Je rappelle qu'en 2012, le chiffre d'affaires de Dassault Aviation était réalisé à 70 % dans le secteur civil et à 30 % dans le domaine militaire ; 75 % à l'exportation et 25 % en France – ce dernier marché concernant principalement le Rafale.
La société emploie un peu moins de 12 000 personnes, dont 8 000 sur le territoire national. Si l'on excepte une implantation importante aux États-Unis pour la production de Falcon, nos avions sont produits principalement en France.
La société, bâtie à l'origine pour produire des avions destinés à l'armée, a atteint un équilibre entre civil et militaire que nous souhaitons préserver. Nous voulons, en effet, à la fois vendre plus de Falcon et conserver une importante part de marché dans les avions de combat. Toutefois, nos usines sont spécialisées par type d'activité et non selon l'usage, militaire ou civil, des avions. Ainsi, l'usine de Martignas fabrique des voilures pour les deux secteurs, comme celle de Mérignac, qui assemble les appareils.
J'en viens à la future loi de programmation militaire, dont nous attendons qu'elle nous permette de maintenir la charge de notre bureau d'études – liée, dans le secteur militaire, au Rafale. Le retour d'expérience sur cet avion – l'un des meilleurs du monde, comme l'a souligné Mme la présidente – est bon : nous avons pu vérifier que ce programme était adapté aux besoins définis par les armées. Si j'en crois les militaires, l'appareil a parfaitement rempli ses missions en Libye et au Mali, et fera sans doute encore ses preuves lors d'éventuelles opérations à venir.
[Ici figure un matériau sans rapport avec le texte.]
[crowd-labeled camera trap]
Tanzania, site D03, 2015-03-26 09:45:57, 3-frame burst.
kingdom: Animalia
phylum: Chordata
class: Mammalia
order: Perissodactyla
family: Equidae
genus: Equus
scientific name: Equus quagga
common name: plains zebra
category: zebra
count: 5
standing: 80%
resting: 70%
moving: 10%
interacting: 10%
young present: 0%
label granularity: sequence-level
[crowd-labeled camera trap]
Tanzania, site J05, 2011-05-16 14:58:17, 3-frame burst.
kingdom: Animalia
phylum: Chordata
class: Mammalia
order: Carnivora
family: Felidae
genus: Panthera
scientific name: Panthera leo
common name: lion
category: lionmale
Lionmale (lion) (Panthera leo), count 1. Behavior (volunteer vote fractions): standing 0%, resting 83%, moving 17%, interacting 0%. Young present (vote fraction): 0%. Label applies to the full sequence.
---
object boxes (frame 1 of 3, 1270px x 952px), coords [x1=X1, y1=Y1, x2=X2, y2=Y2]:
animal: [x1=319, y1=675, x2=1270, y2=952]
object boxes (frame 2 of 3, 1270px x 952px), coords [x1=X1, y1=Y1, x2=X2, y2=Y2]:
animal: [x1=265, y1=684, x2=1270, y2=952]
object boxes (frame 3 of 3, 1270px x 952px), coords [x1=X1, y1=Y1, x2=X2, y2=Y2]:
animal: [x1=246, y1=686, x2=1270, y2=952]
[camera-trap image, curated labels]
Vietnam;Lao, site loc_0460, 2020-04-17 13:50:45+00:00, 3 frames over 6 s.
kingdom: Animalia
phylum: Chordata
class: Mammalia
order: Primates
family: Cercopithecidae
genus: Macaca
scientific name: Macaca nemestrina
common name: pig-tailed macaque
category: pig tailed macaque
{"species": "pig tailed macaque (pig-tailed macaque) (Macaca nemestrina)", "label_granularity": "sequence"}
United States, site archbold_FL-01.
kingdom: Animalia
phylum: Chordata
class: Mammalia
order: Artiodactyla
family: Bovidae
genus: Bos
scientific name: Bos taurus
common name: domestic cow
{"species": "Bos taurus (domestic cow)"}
Pour autant, des travaux de développement restent à accomplir pour prendre en compte le retour d'expérience des opérationnels. L'avion va continuer à évoluer avec le nouveau standard, le F3R –amélioration prévue de longue date. Ce travail a débuté en 2013 et sera poursuivi dans les années à venir. Il représente une des composantes de la programmation miliaire.
En termes de développement et d'études, nous voyons également notre avenir dans les drones. S'agissant des drones de combat ou UCAV – unmanned combat air vehicle –, nous disposons d'une expérience positive avec le nEUROn : nous sommes en effet les seuls au monde, avec les Américains, à maîtriser cette technologie, grâce à une coopération entre six pays européens contributeurs. Dassault a donc également montré sa capacité à développer un modèle de coopération vertueux, au sens où, contrairement à d'autres, il n'entraîne pas d'importants surcoûts. Je rappelle que le Rafale n'a dépassé son budget initial que de 4 % ; on ne peut pas en dire autant de certains programmes développés outre-Atlantique, outre-Manche ou outre-Rhin. Une telle maîtrise des coûts, rare dans le domaine militaire, est un sujet de fierté nationale.
Selon nous, le développement des drones de combat doit s'inscrire dans le cadre du traité de Lancaster House, c'est-à-dire de la coopération franco-britannique. Une étude sur ce sujet nous a été confiée il y a un an par le ministère de la Défense. Elle s'achèvera à la fin de cette année ou au début de l'année prochaine, mais devrait naturellement conduire à un projet plus détaillé de développement de drones de combat, élaboré dans un cadre européen – car la coopération franco-britannique contribue à la défense de l'Europe.
En ce qui concerne les drones MALE – moyenne altitude, longue endurance –, Dassault est depuis de nombreuses années une force de proposition. À la suite de l'achat de Reaper américains, qui répondait à une certaine urgence, nous avons suggéré au ministère de la Défense un nouveau projet associant EADS et Finmeccanica. Nous attendons désormais de savoir si la France, l'Allemagne et l'Italie sont prêtes à développer, d'ici dix ans, la future génération des drones de surveillance.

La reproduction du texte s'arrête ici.